There are all the other storybook villains who have prowled their way into the Disney canon, and then there's Shere Khan the tiger. In Rudyard Kipling's The Jungle Book, the savage cat will stop at nothing to hunt down Mowgli, the young "man-cub" who was orphaned in the wilderness of India's impossibly lush Madhya Pradesh region and raised by wolves. Shere Khan's determination seems vicious, until you remember that he's a natural predator trying to dominate the only animal in town who outranks him — and that Mowgli's is the very species that will eventually render Bengal tigers like him endangered in the process of destroying jungle habitats the world over. Shere Khan's "eat all men" stance really just makes him a radical conservationist.
"But Mowgli's just a kid," you may say, to which this latest Jungle Book's wolf-pack head Akela has the perfect answer: "In some tribes, the runts get eaten." This is no safe Zootopia:One of the many delights of director Jon Favreau's update is how it embraces both the constant threat and the constant wonder of the jungle. They are two sides of the same coin, naturally.
Kipling's book has been the seed of many a screen project, most unfaithful (but he himself borrowed parts of it from other sources, so true fidelity seems like a meaningless ideal here). There was the 1942 Technicolor version starring a young Sabu and real animals, and two unrelated sorta-sequels in 1994 and 1997—a sequence that will be repeated with this movie and Warner Brothers' own unrelated remake due in 2018. (They travel in packs. It's the law of the jungle.) The best-known, though, is Disney's bright and colorful 1967 animated musical that gave us the jazz-pop standards "The Bear Necessities" and "I Wanna Be Like You." This is the version the latest iteration bows to, much as its characters bow to the elephants who form their jungle's creation myth.
Though darker in tone, and more suitable for older kids, Disney's new take retains the undeniably fun spirit of the earlier film. The dialogue is clever (Justin Marks is the credited screenwriter), and newcomer Neel Sethi is captivating as Mowgli, shining through a matty full head of dark hair as he navigates his all-CGI jungle and pets a fake bear with the utmost conviction.
The film is technically live-action, in the sense that there's a real-life Mowgli wandering around an L.A. studio set. But in practice it's just as animated as its predecessor, since Mowgli is the only real thing onscreen. What's impressive is how the animals can boast realistic physiques and motion-capture-aided movements, with fur that rustles in the wind, while also taking on a cartoon expressiveness that feels utterly fitting rather than off-putting. The gifted special-effects team adopted many of the techniques used on Avatar, including shooting in 3-D, which is convincing enough that some critics (ahem) may or may not have flinched at a falling tree branch. Cinematographer Bill Pope, who's seen his cameras through many a digital blockbuster, conjures a sweeping expansiveness that lets us sense the rustling life in every corner of the "wild." (There may also be a visual homage or two to The Lion King.)

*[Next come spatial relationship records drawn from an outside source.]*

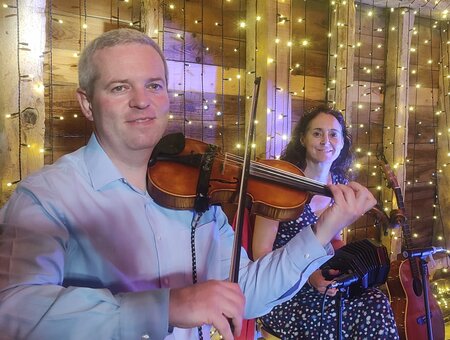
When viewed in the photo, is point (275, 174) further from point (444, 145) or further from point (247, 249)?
point (444, 145)

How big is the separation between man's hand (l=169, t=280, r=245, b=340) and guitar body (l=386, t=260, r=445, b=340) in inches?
75.5

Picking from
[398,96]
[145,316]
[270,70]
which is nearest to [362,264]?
[145,316]

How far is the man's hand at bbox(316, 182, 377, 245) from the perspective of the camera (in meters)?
1.17

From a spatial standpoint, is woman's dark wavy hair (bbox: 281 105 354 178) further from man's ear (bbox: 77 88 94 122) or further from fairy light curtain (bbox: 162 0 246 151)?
man's ear (bbox: 77 88 94 122)

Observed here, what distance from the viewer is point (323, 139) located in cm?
228

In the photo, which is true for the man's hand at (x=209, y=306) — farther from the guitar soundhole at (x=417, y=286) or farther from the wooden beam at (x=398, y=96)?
the wooden beam at (x=398, y=96)

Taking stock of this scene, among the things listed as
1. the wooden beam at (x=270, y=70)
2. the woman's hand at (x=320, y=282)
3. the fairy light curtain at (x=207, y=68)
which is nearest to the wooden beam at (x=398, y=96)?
the wooden beam at (x=270, y=70)

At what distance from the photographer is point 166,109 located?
3.56 feet

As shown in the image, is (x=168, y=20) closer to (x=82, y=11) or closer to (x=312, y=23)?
(x=82, y=11)

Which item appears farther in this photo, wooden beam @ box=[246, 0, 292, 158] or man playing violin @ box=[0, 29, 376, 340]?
wooden beam @ box=[246, 0, 292, 158]

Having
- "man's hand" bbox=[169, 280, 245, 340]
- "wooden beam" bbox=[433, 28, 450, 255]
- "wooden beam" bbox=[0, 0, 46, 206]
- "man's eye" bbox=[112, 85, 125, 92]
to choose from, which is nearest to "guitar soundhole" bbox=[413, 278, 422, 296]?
"wooden beam" bbox=[433, 28, 450, 255]

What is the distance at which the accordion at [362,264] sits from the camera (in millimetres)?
1670

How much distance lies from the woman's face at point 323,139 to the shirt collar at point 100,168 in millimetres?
1490

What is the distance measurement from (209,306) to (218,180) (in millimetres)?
782
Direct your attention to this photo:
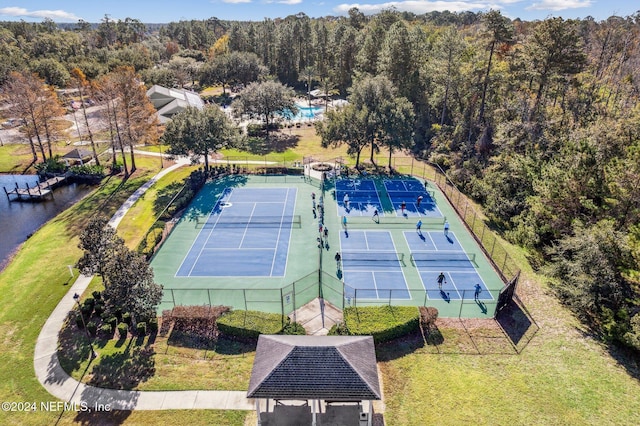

The voice cast is top-notch. Somehow it feels exactly right to have Bill Murray play crafty, fun-loving bear Baloo, whose enthusiasm for his new human companion is wholly genuine, and to pair Christopher Walken with the orange gigantopithecus (that's "really big ape" to you, buddy) King Louie, who lords over his primate kingdom in shadow like General Kurtz. And it also feels right to let Murray and Walken each reprise their characters' signature musical ditties in lazy Dixieland lounge-singer rhythms that don't need to follow the beat.
The wolf couple who raise Mowgli as their own are played by Giancarlo Esposito and Lupita Nyong'o with a warm pack mentality, while Ben Kingsley and Scarlett Johansson drop in as, respectively, watchful panther Bagheera and siren snake Kaa. And then Idris Elba — growling, snarling, vicious — renders Shere Khan like, well, the predator he is. He's the one whose aggressions toward Mowgli propel the child from the safety of the wolfpack into the untamed land beyond, and ultimately to the "red flower" of fire, the devilish work of man and the biggest threat to the jungle's way of life.
It may be Shere Khan's Burden to be the eternal villain of the piece, but the rest of the film is there to benefit. Favreau has quietly become a gifted helmer of distinctly human projects, from the big (Iron Man) to the small-ish (Chef). The Jungle Book has only one human, but it will delight many more. Especially the runts.